Gary Green describing his series, Terrain Vague

Gary Green received his Master of Fine Arts degree from The Milton Avery Graduate School of the Arts at Bard College and has been teaching photography since 1994. He lives in Waterville, Maine where he has been on the faculty of Colby College since 2007. Green has exhibited across the country and his work resides in the collections of the RISD Museum of Art, The Bates College Museum of Art, the Amon Carter Museum, The Museum of Fine Arts in Houston, Texas, and the Bowdoin College Museum of Art

David Maisel

In his ongoing, multi-chaptered series Black Maps, David Maisel’s aerial photographs of environmentally impacted sites explore the aesthetics and politics of radically human-altered environments, framing the issues of contemporary landscape with equal measures of documentation and metaphor. Curator Robert Sobieszek states, “Maisel has succeeded in mapping the fictive terrains of the unconscious, of nightmares and hallucinations. He has also used the camera’s objectifying optics to form cartographies of the irrational and the perverse, the preconscious and the primordial, the apocalyptic.”

A graduate of Princeton University, Maisel studied at the Graduate School of Design and Harvard University and has a MFA from the California College of the Arts. Maisel has exhibited widely in the U.S. and internationally and he has received numerous awards. His works can be found in collections such as the Getty Museum, the Metropolitan Museum of Art, the Fogg Art Museum, the National Gallery of Art, the Bates College Museum of Art, and the Center for Creative Photography, in Tucson, Arizona

Shoshannah White

I’m interested in what lies below the surface – in focus emerging out of ambiguity. These works begin as photographs and develop into paintings through the Encaustic process. The beeswax offers a seductive, frosting like material which encapsulates and preserves the photograph at the same time creating a barrier between it and the viewer. The paint serves to both accentuate details in the original photograph as well as obliterate them – further functioning as a tool to reveal or mask underlying elements.

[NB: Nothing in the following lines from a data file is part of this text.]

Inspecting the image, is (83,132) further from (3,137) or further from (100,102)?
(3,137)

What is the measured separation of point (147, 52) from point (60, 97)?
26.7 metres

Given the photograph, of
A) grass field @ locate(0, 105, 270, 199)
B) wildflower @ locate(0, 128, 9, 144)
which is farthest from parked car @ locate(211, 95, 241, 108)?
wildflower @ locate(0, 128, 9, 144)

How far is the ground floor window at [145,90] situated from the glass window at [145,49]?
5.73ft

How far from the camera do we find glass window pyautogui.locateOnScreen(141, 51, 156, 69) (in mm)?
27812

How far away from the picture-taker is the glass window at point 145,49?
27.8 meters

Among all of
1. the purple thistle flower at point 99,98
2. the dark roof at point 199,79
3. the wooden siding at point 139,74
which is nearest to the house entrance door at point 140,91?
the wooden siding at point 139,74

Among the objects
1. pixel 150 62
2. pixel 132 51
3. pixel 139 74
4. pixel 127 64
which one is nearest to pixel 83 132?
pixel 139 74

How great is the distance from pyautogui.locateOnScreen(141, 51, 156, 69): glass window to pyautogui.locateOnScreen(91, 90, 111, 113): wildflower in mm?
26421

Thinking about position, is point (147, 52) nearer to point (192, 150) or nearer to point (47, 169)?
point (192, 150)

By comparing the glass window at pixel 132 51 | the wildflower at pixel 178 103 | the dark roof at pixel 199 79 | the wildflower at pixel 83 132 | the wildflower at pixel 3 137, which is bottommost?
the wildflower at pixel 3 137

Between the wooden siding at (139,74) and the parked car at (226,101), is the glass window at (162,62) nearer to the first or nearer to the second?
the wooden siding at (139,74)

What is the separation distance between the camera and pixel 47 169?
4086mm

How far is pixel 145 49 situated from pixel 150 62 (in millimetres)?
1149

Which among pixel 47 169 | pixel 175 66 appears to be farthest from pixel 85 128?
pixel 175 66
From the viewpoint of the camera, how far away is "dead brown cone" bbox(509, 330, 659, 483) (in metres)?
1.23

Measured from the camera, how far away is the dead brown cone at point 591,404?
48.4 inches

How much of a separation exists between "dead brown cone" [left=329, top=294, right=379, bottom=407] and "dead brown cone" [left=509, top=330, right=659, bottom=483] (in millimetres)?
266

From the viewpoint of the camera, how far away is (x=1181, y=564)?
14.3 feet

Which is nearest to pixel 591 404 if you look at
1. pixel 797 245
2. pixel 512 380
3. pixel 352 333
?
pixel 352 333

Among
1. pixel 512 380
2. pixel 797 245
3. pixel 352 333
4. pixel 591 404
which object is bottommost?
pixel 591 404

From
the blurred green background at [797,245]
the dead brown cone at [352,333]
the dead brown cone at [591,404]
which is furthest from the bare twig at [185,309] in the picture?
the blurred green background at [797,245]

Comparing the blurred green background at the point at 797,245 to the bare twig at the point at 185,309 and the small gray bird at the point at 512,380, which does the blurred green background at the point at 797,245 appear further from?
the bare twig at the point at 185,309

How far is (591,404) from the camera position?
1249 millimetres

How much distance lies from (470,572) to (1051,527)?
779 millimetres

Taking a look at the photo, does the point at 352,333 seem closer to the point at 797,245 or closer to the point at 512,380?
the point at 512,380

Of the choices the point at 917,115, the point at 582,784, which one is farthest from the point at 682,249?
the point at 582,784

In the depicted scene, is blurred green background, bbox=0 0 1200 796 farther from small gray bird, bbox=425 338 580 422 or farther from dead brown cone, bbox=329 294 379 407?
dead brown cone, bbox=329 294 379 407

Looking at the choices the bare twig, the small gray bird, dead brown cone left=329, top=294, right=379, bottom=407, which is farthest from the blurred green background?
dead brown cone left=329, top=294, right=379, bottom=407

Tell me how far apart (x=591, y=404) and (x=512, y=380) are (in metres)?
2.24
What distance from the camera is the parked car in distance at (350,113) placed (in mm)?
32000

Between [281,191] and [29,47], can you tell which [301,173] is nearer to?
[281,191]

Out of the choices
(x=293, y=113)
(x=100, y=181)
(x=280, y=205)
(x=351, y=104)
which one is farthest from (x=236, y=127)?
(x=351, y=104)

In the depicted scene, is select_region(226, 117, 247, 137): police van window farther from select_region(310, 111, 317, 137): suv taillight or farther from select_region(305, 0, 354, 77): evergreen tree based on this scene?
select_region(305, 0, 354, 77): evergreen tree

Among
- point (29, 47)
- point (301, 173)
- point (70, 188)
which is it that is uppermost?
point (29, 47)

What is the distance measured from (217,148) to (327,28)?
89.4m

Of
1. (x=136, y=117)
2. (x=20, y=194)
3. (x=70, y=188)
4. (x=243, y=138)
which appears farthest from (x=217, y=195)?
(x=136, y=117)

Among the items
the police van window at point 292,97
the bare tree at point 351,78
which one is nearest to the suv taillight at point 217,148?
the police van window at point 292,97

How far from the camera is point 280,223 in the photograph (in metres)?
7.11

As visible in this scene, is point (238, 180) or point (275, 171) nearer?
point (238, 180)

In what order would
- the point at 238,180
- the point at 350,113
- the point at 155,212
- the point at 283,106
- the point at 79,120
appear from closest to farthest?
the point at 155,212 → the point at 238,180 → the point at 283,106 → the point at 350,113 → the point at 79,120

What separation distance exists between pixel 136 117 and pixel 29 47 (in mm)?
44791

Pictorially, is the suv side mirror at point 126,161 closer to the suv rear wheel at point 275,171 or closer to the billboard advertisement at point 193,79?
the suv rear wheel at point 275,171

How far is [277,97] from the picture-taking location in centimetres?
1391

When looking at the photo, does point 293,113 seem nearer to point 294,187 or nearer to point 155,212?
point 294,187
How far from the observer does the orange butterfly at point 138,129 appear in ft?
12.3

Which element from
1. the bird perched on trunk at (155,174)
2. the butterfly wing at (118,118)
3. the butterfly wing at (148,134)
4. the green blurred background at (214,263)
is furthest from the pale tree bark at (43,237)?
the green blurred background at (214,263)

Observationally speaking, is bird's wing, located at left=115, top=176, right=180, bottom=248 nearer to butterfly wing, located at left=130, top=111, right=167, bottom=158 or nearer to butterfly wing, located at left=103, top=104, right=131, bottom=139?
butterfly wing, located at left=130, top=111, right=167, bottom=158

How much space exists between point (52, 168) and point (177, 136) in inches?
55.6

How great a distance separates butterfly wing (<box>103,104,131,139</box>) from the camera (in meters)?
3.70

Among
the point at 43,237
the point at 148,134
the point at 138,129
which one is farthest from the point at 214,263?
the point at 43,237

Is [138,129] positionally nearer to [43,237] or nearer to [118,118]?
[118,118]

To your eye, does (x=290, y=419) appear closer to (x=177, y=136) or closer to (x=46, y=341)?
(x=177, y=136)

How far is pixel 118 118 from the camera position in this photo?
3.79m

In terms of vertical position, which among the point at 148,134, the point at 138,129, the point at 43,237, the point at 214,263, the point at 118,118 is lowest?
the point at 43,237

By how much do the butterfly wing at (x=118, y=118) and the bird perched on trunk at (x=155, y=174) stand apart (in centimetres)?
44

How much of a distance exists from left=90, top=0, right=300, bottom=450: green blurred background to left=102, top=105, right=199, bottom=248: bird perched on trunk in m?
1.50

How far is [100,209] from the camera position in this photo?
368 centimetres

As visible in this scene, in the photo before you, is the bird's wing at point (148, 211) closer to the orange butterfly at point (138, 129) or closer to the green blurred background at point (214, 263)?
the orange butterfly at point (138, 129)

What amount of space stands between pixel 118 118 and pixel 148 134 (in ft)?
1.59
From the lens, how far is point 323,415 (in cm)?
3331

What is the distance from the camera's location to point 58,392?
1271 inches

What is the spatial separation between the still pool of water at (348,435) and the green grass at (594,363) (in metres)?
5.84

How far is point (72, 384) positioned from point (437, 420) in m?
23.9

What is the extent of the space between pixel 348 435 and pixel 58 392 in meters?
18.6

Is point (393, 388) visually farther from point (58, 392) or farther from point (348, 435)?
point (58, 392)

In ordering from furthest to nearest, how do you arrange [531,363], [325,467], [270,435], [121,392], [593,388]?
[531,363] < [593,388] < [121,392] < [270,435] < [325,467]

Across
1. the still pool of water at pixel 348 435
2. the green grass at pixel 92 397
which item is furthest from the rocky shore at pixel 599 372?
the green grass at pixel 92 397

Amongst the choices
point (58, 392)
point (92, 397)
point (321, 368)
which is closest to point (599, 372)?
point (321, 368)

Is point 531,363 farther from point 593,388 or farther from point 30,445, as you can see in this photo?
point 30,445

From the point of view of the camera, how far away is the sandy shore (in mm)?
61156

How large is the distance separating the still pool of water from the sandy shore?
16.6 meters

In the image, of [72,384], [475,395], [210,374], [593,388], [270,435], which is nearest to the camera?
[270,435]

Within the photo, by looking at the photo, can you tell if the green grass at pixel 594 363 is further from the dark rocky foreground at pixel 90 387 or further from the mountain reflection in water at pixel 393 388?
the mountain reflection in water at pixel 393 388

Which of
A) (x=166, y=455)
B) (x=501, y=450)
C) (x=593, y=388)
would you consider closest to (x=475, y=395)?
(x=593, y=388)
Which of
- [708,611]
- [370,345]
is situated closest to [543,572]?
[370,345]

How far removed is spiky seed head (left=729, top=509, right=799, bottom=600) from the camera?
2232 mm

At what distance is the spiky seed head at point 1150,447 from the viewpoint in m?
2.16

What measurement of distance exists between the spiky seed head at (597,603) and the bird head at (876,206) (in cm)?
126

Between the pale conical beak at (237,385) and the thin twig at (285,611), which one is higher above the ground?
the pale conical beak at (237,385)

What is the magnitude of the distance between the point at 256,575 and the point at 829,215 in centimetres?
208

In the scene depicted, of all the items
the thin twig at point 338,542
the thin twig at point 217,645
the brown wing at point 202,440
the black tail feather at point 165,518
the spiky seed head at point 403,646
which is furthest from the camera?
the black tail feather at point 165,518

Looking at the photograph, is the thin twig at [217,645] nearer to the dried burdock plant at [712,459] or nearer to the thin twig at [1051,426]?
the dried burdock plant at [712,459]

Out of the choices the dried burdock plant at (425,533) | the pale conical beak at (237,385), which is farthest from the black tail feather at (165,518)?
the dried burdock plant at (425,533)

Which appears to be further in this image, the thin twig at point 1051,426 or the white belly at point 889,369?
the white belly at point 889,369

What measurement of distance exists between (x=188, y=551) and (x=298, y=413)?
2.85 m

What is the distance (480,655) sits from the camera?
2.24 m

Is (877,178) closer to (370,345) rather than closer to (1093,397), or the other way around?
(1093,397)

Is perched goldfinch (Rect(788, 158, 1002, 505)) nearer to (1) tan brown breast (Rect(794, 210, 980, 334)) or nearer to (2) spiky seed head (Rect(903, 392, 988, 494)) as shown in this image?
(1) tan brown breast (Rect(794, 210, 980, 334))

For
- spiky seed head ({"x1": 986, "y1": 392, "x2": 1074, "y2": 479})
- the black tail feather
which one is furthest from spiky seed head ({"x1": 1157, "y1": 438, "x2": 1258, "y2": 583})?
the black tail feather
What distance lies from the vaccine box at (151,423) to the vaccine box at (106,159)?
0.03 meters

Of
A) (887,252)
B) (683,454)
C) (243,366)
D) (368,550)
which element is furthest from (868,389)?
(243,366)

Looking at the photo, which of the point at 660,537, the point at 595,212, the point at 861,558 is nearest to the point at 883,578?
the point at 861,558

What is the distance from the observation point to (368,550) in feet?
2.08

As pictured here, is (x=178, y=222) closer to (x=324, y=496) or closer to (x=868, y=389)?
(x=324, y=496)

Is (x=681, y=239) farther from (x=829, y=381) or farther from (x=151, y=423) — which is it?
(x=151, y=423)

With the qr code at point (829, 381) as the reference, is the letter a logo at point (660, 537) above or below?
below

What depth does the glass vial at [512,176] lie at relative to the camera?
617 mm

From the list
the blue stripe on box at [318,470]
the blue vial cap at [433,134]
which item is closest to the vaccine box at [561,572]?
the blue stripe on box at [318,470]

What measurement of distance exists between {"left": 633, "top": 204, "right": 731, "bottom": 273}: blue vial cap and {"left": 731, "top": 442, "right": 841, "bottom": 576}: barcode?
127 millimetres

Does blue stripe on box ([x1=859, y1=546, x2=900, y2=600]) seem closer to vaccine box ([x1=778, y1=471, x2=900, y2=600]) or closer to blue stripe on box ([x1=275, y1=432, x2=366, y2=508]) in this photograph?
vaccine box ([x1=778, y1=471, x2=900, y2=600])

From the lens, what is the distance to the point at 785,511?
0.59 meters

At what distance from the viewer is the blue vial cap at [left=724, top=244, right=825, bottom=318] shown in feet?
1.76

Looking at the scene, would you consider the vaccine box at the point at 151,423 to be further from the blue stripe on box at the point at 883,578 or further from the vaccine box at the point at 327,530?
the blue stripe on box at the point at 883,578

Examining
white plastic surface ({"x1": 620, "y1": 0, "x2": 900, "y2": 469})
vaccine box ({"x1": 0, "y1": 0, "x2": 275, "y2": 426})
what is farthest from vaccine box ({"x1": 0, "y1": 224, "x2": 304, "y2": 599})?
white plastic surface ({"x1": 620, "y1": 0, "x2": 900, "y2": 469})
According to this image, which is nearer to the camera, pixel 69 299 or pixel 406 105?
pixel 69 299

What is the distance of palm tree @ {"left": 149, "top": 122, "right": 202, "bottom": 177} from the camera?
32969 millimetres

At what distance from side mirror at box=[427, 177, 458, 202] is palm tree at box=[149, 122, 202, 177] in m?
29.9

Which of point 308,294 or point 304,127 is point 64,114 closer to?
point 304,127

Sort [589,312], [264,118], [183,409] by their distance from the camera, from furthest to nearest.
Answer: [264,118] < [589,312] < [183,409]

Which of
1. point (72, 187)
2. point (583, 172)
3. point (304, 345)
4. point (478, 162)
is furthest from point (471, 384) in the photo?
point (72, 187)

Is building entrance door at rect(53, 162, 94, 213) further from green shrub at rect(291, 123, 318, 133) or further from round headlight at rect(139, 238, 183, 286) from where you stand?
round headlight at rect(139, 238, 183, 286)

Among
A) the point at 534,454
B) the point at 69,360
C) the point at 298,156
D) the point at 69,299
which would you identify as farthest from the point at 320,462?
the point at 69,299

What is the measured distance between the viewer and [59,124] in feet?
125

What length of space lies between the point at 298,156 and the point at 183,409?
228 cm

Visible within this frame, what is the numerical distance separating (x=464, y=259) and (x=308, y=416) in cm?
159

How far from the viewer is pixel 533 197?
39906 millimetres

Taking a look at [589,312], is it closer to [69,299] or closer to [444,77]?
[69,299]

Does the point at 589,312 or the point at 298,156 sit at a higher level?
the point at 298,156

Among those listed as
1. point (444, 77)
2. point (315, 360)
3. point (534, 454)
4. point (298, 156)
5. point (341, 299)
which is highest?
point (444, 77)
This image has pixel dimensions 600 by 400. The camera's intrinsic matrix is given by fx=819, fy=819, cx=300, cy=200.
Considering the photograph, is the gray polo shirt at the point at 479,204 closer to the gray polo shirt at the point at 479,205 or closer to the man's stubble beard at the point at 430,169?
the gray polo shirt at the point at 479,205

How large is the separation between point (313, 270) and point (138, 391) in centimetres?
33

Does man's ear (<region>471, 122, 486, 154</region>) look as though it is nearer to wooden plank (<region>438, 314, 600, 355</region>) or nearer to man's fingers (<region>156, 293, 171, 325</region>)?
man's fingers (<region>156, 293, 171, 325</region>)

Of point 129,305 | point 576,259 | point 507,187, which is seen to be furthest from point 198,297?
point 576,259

Shoshannah White, on her encaustic process

White’s images explore historical photographic processes and, in her numerous public commissions, places imagery of native plant species in the context of contemporary urban surroundings. She received her BFA with honors from The Savannah College of Art and Design and has studied at the Center for Creative Imaging as well as the Maine Photographic Workshops. White has received several scholarships for study and was recently granted the Maine / New Brunswick Residency fund – a grant and an artist residency funded in part by The National Endowment for the Arts. Her fine art and editorial photography has also appeared in publications such as National Geographic, Newsweek, Psychology Today, Paris Vogue, Der Speigel and The Wall Street Journal.